Out of all that mess I remember one issue that still claims me; that is the teachings of Parmahansa Yogananda. Those teachings were far past the possible limits of belief, but they were so delicious that I refused to relinquish them into the fairy tale realm which they resembled. Life is too somber and dry if I have to give up Grandmother and her fairy tales along with Parmahansa Yogananda, but my discriminating faculty would not allow either one.
Page by thirty years of reasonably workable life that have little to do with the present subject - my year in Zurich under the watchful eye of Carl Jung, later study with Toni Sussman in London, England, years of experience as a Jungian Analyst, settled roots in Southern California. These were good and stable things in my life, but two profoundly deep roots unfulfilled, followed me. Carl Jung settled one of them; he taught me the art of discrimination of levels and how to hear Fairy Tales on a LEVEL appropriate to them. Fairy tales ( and Grandmothers also) are powerful TRUTHS if one obeys the art of LEVELS to understand them. No one can negociate a modern life and avoid schizophrenia without the art of LEVELS firmly in place.

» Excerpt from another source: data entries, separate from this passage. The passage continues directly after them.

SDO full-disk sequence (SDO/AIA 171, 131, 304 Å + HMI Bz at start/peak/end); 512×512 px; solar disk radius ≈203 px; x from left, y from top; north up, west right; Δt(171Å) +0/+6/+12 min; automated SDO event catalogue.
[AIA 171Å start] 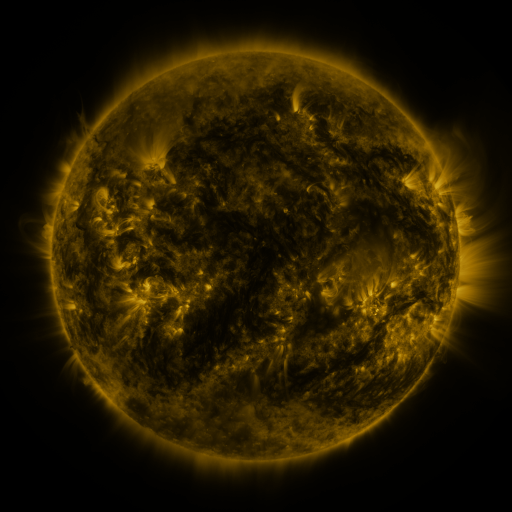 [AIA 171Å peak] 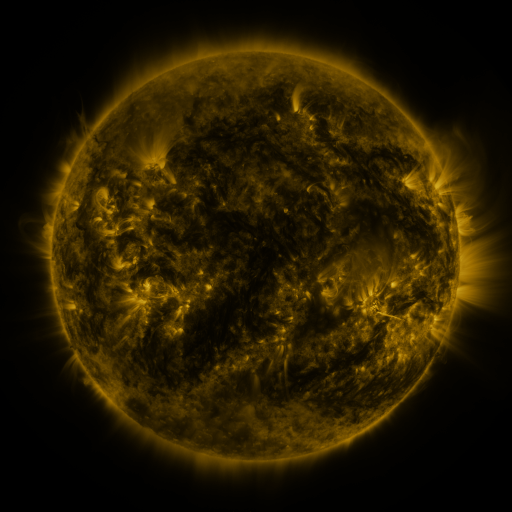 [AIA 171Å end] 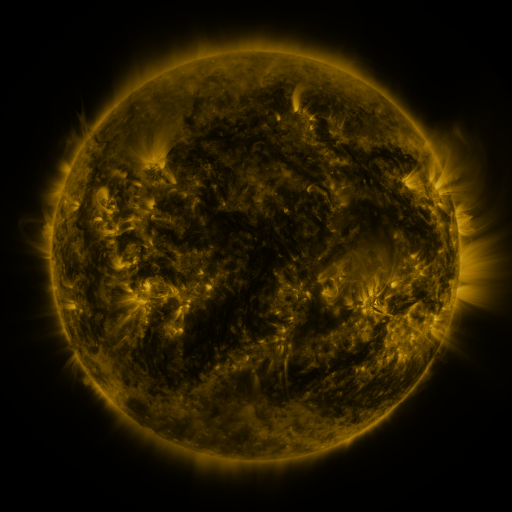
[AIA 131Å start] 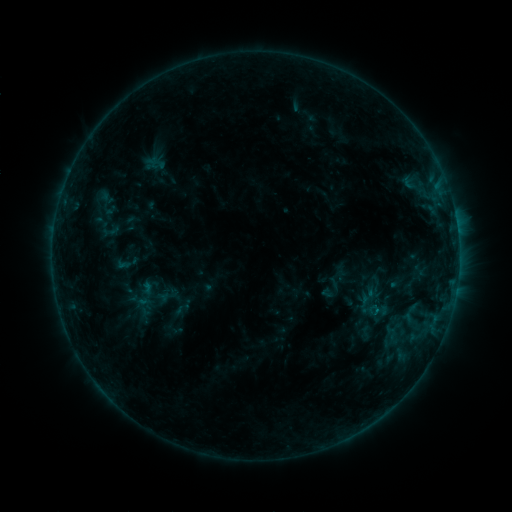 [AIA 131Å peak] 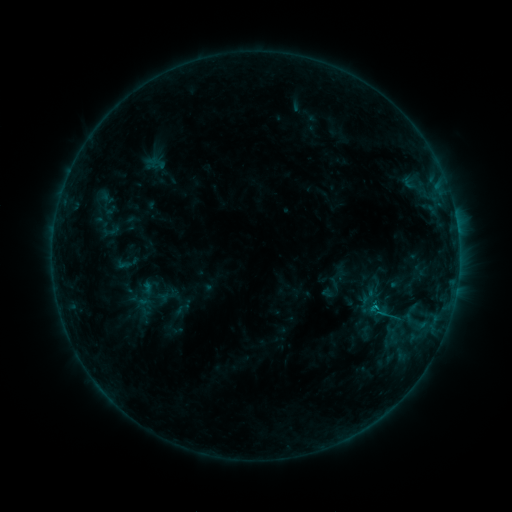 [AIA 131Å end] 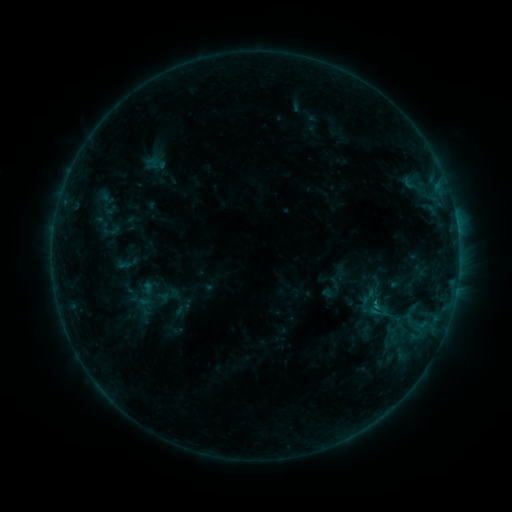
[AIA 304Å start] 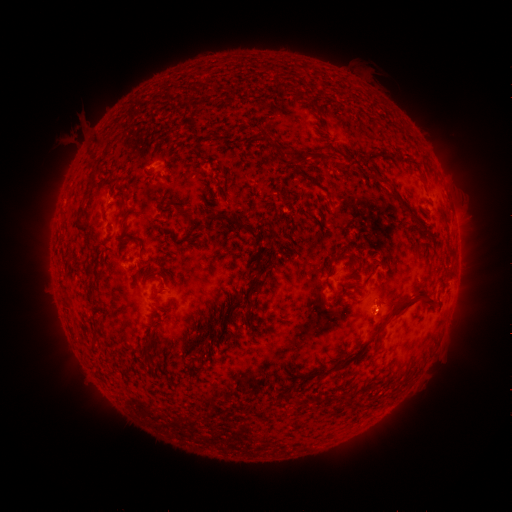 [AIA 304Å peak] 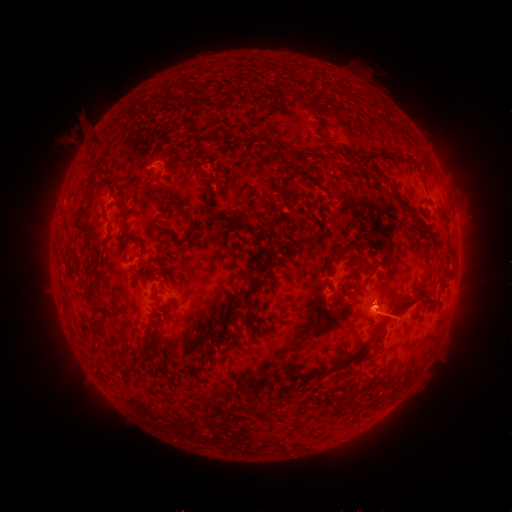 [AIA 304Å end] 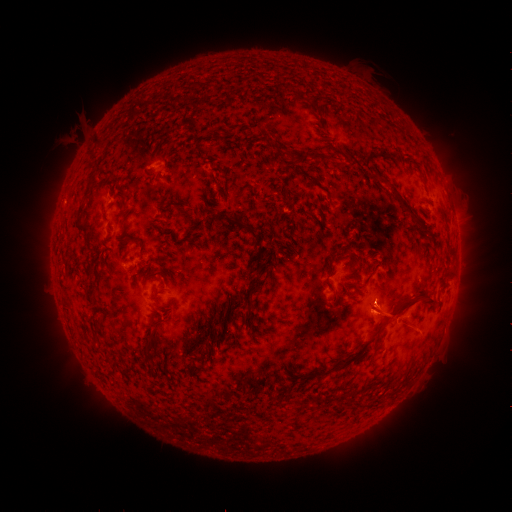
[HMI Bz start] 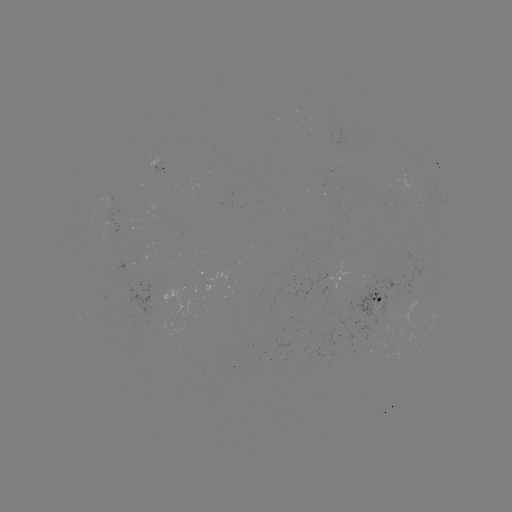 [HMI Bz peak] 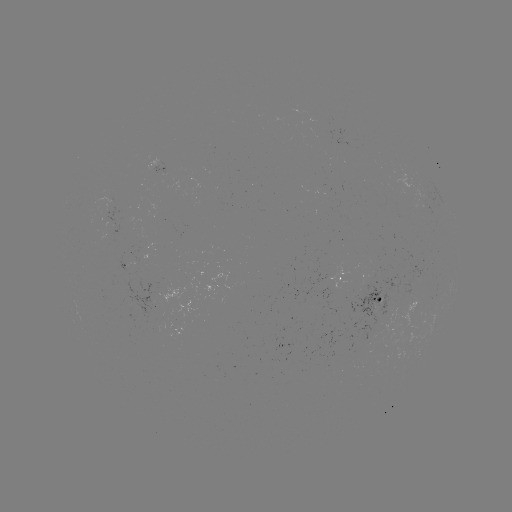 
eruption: (335, 287, 416, 344)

The remaining unlived stream of life, unexplainable but indelible, was India and its yoga and reincarnation and promises of realms far beyond present possibilities.. Parmahansa Yogananda had left me with a hunger for something that was totally impossible, a complete collision of realities. unfathomable but indelible. Later I read a quote from Dr. Jung who was asked to read THE AUTOBIOGRAPHY OF A YOGI by Parmahansa and he labeled it "Pure Coconut Oil". Well, yes it is; but I refuse to let loose of it's genius even so.
Time came for me to bring these two opposites into collision to see what I can do with these two manifestations of TRUTH. I went to India, not just once, but twenty times, a three month trip every winter for twenty years, to search out this collision in me! I have a workable solution now, but the paradox is still in me. How does one survive a collision of a direct crash between outer non-truth and inner longing that is so strong as to be vital? The answer, so far as I have accomplished it, lies again in the art of LEVELS.
I can best explain this by an event in my own life: A teacher asked twelve-year-old Peter Nelson in his class, "Is there anyone here who still believes in Santa Claus?""Yes", replied Peter; Teacher "You really believe in Santa Claus?" Peter, "Yes, --- inside." So Peter articulated the answer to an unanswerable dilemma: Yes, Santa exists, if you are sure of your levels.